Contents
Hypothesis
Statistical inference consists of establishing tentative hypotheses about the parameters of a population based on statistics calculated from a sample, and testing steps to accept or reject the hypothesis. In the test stage, the statistic of the sample that is the basis for judgment is called test statistic. The brobability of a more extreme statistic based on that test statistic is called p-value. By comparing the p-value with the significance level, acceptance or rejection of the statistic is determined.
- p-value < significance level: reject the hypothesis assumed to be true
- p-value > significance level: Failed to reject the hypothesis assumed to be true
Power is the probability of rejecting a false hypothesis. For example, a power of 90% indicates that there is a 10% chance of accepting an incorrect hypothesis. This is a type 2 error shown in Table 1.
This power increases as the sample size increases. Therefore, in order to obtain the desired power, it is necessary to have an appropriate number of samples.
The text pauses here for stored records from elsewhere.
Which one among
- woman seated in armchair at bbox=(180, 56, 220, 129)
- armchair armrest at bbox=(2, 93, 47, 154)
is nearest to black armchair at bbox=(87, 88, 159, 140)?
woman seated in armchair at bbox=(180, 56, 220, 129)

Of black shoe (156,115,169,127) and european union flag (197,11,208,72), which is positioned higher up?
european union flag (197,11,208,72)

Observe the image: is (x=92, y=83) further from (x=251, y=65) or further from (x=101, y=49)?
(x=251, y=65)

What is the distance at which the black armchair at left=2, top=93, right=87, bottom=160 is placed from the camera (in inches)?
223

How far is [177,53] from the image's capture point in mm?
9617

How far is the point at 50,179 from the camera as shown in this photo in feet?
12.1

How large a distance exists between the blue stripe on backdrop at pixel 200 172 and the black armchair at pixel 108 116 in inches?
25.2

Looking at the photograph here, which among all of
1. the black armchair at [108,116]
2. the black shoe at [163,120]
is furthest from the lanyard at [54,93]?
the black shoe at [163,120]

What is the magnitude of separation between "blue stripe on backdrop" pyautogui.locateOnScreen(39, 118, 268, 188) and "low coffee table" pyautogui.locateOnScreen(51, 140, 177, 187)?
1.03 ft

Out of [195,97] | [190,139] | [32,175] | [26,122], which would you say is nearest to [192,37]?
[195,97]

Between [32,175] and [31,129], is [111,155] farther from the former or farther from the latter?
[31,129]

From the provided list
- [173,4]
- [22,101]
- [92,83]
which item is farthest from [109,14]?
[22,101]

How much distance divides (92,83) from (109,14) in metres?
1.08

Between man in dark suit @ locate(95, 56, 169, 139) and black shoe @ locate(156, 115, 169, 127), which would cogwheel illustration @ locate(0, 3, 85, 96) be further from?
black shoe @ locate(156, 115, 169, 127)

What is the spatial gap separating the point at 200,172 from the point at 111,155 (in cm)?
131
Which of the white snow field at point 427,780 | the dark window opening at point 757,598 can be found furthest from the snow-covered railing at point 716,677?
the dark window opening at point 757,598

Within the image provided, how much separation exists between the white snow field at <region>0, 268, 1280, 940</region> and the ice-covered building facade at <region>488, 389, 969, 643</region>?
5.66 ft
Null and Alternative hypotheses
Analysts can hypothesize that the mean of the sample means is used as an estimate of the population mean and test the statistical validity of this hypothesis. The analyst does not expect this hypothesis to be rejected because it does not show a statistically significant difference. This hypothesis is called null hypothesis (H0). The hypothesis that is expected to be rejected corresponding to this null hypothesis is called alternative hypothesis(Ha). The test of the null hypothesis is based on information from the sample, that is, the test statistic. Therefore, it includes the possibility of errors such as:
H0 True | Ha True | |
H0 Accept | Right decision | type II error |
H0 Reject | type I error, $\alpha$ | Right decision |
The significance level is the probability of making a type I error of rejecting the null hypothesis when the null hypothesis is true. By specifically setting the significance level, the analyst can control the probability of making a type I error. In other words, as a result, increasing the significance level narrows the margin of error and increases the number of cases where the null hypothesis is accepted only when it is true. In contrast, type II errors that are related to power cannot be adjusted by the analyst. As such, a hypothesis test that controls only Type I errors is called significance test.
In summary, hypothesis testing is the process of establishing a hypothesis for the estimated parameter with the statistics of the sample and determining whether the hypothesis is appropriate. This method consists of the following steps:
- Establishing a hypothesis.
- A hypothesis consists of a null hypothesis (H0) and an alternative hypothesis (H1 or Ha ).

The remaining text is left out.